ACTIVITY
If a line in the data below holds the word "AVAILABLE", include it in the count. Give only the final number.
───── EXTRACTED RECORDS ─────
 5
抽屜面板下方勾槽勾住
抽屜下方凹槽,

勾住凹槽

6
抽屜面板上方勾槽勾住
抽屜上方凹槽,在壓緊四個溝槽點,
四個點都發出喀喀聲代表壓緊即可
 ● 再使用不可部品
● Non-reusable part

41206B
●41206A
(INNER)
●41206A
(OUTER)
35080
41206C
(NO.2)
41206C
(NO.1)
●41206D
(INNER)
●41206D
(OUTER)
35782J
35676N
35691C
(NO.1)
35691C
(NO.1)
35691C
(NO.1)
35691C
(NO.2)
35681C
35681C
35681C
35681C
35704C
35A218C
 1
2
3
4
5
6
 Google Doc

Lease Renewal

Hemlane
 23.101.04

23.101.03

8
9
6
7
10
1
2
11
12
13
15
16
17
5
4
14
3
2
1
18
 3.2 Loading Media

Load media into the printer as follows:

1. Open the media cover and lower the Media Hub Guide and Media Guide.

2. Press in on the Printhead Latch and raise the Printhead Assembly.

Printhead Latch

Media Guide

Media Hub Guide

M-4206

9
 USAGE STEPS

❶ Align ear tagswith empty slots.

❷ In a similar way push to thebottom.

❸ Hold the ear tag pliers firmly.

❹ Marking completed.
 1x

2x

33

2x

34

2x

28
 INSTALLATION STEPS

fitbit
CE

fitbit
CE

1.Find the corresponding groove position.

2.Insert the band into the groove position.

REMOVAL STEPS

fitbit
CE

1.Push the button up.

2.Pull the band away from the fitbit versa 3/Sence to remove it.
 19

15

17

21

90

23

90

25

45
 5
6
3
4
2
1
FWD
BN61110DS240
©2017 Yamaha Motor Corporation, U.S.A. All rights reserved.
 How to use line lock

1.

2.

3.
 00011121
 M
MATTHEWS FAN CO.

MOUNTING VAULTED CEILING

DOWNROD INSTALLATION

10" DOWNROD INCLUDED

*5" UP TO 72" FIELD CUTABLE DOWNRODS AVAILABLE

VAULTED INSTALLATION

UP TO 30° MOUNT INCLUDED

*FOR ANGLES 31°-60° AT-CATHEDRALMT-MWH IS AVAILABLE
─────
SOLUTION TO THIS TASK
2